***** ARTICLE

If you’re reading this blog, Harold Camping was wrong… again. You remember Harold; he’s the phony religious “prophet” who bilked his (surprisingly large number of) followers out of tens of millions of dollars when he convinced these idiots that the world would end on Saturday, May 21st. Yea, THAT guy. Well, after collecting everyone’s money, he explained that his initial prediction for the Rapture was wrong based on faulty math. According to Harold, Biblical math is different than regular math. Not to worry, after a few adjustments Harold says that TODAY, October 21st will be the day the world ends. Wrong again, my man. Then there’s Moammar Gadhafi; a few months ago he did an interview with Christian Arampour (or whatever the hell her name is) where she asked him about the Libyan rebellion. Gadhafi, looking sharp as always in his sunglasses and flowing, pastel robes (???) explained that EVERY world leader faces opposition but he wasn’t worried because, as he put it, his countrymen “love” him and they would “protect” him. We found out yesterday, after they found him in a sewer drain, pulled him out, beat his ass in the streets and put a bullet (or two) in his head. That, my friends, is not love. Love is the kind of thing you find at a wedding. Just two months ago Kim Kardashian and some idiot got married. The whole thing was televised on E! Network and everyone with no life sat around and watched it. That was about 8 weeks ago… they’re filing for divorce. Didn’t see THAT coming! This leads to today’s question: WHEN WERE YOU THE WRONGEST?

**********
***** DATA LINES

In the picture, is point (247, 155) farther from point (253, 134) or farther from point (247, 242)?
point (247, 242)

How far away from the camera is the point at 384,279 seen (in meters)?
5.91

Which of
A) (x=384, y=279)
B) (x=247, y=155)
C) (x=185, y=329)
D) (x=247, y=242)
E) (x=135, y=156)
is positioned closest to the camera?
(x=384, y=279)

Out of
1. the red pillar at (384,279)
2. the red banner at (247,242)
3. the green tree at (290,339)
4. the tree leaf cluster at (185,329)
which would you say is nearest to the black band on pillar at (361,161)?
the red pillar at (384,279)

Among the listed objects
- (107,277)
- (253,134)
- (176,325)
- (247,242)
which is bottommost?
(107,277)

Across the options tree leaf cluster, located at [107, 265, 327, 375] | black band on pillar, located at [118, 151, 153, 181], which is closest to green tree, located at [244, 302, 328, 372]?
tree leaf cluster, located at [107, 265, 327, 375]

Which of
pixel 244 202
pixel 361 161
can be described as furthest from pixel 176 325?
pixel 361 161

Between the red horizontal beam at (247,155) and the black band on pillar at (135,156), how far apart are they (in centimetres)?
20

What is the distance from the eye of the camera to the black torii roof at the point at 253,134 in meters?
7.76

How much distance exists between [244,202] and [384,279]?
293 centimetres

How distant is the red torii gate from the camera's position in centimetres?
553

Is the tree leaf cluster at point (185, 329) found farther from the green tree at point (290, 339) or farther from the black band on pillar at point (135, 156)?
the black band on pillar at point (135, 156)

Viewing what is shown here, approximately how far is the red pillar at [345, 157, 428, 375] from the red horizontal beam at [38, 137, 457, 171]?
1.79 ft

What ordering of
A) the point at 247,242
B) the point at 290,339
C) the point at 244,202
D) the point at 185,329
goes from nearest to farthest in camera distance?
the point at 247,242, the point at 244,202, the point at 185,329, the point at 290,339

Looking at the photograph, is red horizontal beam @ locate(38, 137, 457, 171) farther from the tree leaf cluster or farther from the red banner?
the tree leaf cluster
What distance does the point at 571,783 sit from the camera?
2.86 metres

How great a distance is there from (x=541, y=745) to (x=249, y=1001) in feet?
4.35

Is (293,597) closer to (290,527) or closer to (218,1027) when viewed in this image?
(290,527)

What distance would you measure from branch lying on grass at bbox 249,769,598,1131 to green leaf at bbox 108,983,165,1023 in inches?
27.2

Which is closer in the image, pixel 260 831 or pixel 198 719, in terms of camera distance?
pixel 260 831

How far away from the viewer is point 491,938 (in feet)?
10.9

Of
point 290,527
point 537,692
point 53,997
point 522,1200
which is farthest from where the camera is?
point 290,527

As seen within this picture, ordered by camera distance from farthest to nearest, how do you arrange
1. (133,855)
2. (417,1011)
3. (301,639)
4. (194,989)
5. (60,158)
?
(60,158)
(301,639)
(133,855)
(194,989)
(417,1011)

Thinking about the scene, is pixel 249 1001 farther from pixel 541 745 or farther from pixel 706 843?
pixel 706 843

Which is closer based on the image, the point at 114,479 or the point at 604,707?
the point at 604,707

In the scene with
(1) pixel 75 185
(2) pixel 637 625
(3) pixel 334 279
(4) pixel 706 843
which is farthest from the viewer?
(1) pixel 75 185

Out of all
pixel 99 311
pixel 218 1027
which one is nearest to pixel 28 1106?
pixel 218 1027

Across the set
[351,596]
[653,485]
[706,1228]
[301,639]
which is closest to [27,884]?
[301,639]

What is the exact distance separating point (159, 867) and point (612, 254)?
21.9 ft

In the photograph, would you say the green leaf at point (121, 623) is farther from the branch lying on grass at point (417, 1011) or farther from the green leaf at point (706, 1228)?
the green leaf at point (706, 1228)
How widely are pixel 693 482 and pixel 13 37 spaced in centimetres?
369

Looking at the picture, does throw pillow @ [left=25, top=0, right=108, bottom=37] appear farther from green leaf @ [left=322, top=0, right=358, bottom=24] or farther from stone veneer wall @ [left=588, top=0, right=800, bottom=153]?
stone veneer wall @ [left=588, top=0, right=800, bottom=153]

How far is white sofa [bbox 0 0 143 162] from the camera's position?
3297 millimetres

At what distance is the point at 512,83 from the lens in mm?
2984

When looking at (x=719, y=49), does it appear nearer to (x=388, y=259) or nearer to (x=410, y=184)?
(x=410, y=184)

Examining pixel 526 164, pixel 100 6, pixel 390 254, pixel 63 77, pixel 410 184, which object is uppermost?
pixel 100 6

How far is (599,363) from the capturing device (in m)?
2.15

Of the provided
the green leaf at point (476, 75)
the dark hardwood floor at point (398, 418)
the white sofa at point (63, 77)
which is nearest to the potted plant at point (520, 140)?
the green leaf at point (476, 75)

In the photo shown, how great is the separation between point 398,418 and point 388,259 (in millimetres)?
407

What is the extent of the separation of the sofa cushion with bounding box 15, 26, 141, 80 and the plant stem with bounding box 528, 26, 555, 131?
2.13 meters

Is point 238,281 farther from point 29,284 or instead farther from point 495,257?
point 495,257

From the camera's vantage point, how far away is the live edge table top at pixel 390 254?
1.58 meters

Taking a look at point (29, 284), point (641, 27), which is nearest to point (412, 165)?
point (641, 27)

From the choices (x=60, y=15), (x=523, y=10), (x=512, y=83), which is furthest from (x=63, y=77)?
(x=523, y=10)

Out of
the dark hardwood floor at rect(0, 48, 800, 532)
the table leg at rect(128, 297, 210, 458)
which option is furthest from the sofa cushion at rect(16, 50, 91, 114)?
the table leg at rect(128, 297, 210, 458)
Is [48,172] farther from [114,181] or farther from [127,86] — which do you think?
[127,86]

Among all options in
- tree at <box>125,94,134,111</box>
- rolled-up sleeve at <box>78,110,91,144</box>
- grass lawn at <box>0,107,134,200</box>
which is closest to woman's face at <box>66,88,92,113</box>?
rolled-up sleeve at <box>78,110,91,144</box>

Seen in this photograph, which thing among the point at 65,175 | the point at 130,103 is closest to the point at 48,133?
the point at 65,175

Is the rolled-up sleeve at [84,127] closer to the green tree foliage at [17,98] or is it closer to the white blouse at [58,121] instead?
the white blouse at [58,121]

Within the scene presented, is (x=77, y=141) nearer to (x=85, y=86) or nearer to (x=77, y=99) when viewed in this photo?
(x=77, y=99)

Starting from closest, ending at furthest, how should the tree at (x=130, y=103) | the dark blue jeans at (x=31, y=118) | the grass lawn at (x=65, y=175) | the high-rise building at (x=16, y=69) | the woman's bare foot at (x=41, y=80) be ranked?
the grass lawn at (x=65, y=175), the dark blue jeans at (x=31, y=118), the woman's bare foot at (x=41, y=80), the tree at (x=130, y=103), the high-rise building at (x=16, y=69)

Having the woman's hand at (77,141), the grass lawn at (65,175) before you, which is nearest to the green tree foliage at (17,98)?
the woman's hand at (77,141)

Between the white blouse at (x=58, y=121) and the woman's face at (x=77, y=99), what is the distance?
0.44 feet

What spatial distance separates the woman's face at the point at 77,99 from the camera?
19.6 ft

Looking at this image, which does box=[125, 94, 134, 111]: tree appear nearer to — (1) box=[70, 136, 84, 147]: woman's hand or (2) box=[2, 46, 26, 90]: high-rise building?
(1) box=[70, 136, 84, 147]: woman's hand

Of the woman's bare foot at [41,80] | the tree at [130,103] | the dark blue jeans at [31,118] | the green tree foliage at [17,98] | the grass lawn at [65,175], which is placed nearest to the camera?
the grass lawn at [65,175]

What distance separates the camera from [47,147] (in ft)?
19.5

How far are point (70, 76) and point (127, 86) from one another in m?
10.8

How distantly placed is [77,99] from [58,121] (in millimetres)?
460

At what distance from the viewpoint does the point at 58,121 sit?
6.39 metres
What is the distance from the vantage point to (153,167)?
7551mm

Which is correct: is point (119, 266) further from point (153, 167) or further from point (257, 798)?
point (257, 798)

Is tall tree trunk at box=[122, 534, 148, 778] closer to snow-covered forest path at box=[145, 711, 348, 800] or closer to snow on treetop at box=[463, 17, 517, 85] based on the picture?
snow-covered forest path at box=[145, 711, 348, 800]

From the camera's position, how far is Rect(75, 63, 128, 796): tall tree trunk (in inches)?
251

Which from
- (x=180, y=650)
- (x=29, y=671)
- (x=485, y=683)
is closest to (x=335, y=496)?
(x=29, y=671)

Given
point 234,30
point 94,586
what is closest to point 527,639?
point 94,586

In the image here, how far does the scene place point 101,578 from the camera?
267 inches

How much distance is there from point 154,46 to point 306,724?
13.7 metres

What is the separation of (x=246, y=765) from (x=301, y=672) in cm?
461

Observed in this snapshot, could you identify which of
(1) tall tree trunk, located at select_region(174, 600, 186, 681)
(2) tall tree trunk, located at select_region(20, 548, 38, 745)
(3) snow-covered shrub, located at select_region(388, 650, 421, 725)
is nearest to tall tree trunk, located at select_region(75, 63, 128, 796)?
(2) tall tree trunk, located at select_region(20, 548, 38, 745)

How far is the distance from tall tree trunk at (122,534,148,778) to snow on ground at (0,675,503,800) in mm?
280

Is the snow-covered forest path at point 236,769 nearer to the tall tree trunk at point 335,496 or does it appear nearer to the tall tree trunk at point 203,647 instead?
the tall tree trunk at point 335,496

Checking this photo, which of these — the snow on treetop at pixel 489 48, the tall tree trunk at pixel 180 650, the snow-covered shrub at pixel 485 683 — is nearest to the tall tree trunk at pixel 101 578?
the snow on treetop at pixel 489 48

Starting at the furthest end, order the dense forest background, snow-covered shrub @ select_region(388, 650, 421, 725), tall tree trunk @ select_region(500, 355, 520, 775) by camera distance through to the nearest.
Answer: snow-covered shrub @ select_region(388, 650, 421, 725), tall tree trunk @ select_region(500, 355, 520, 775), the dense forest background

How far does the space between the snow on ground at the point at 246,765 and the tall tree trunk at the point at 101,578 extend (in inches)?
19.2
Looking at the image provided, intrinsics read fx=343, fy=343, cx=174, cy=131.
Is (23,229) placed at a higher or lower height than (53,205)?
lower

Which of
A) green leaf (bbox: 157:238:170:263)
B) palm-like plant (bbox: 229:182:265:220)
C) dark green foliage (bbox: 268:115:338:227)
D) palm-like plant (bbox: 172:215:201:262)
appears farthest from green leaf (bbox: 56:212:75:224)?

**********

→ EXERCISES:
1. In the blog post, what new date does Harold Camping give for the end of the world after adjusting his math?
2. Count the lines in the rows that contain the string "torii", treating case as significant, and give only the number.

→ PER-TASK OUTPUTS:
1. October 21st

2. 2